◆ Work required:
Every record below should be copied exactly, with the pictures left out.

◆ Records provided:
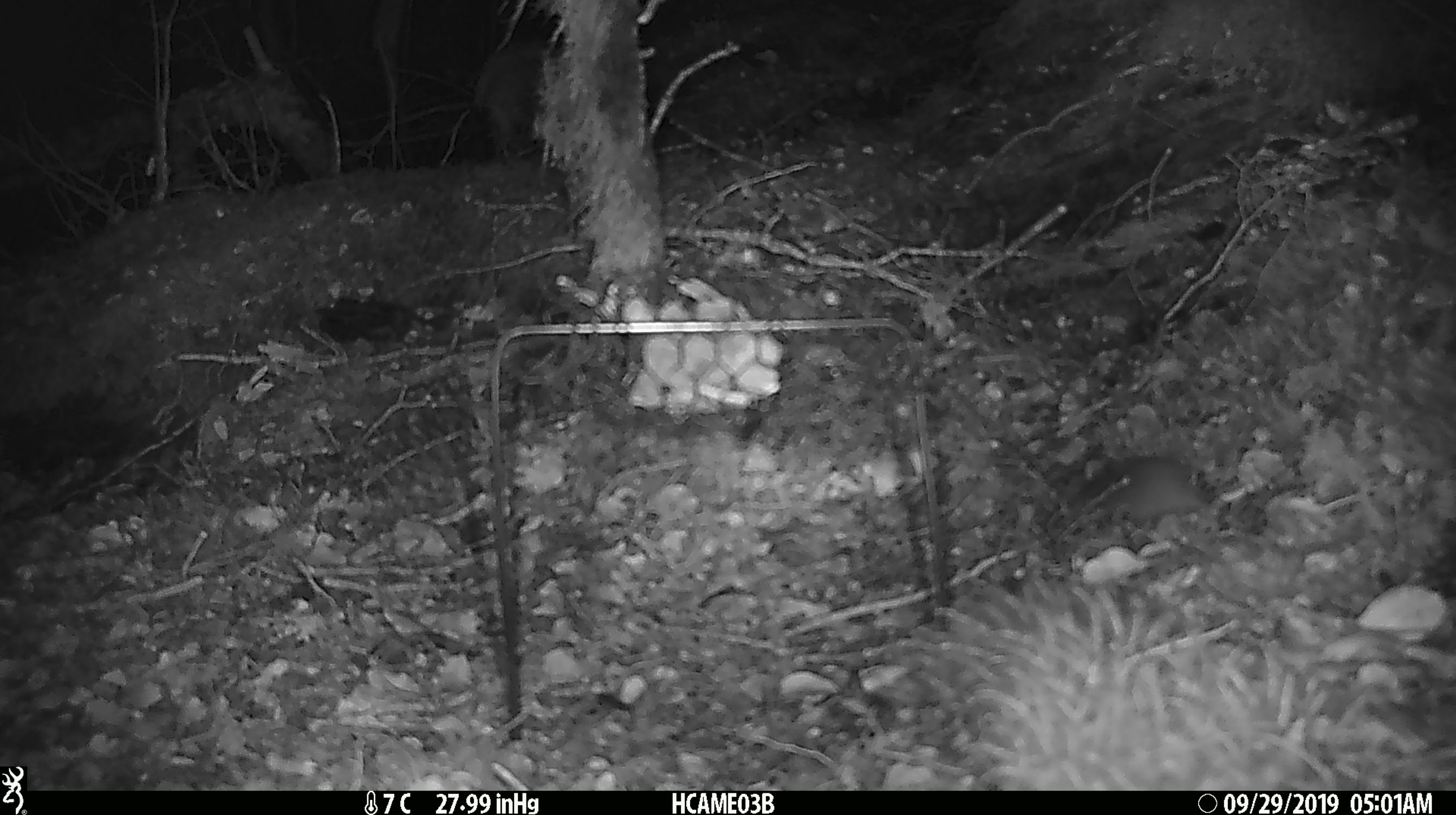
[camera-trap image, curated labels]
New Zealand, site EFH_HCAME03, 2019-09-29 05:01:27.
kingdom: Animalia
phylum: Chordata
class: Mammalia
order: Rodentia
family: Muridae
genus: Mus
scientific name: Mus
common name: mouse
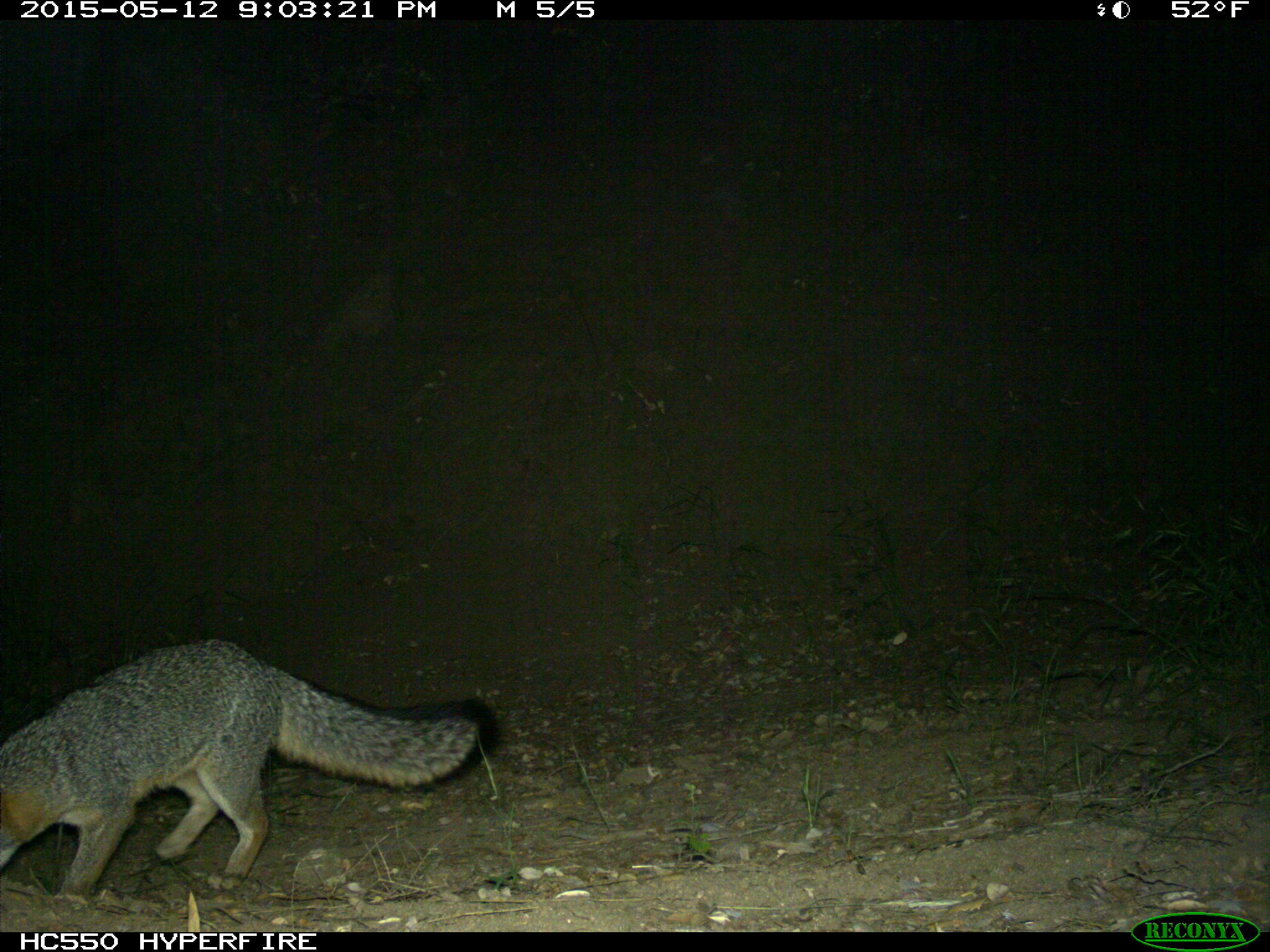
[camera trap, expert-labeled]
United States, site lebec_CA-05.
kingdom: Animalia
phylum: Chordata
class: Mammalia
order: Carnivora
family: Canidae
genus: Urocyon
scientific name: Urocyon cinereoargenteus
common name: gray fox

◆ Worked solution:
[camera-trap image, curated labels]
New Zealand, site EFH_HCAME03, 2019-09-29 05:01:27.
kingdom: Animalia
phylum: Chordata
class: Mammalia
order: Rodentia
family: Muridae
genus: Mus
scientific name: Mus
common name: mouse
[camera trap, expert-labeled]
United States, site lebec_CA-05.
kingdom: Animalia
phylum: Chordata
class: Mammalia
order: Carnivora
family: Canidae
genus: Urocyon
scientific name: Urocyon cinereoargenteus
common name: gray fox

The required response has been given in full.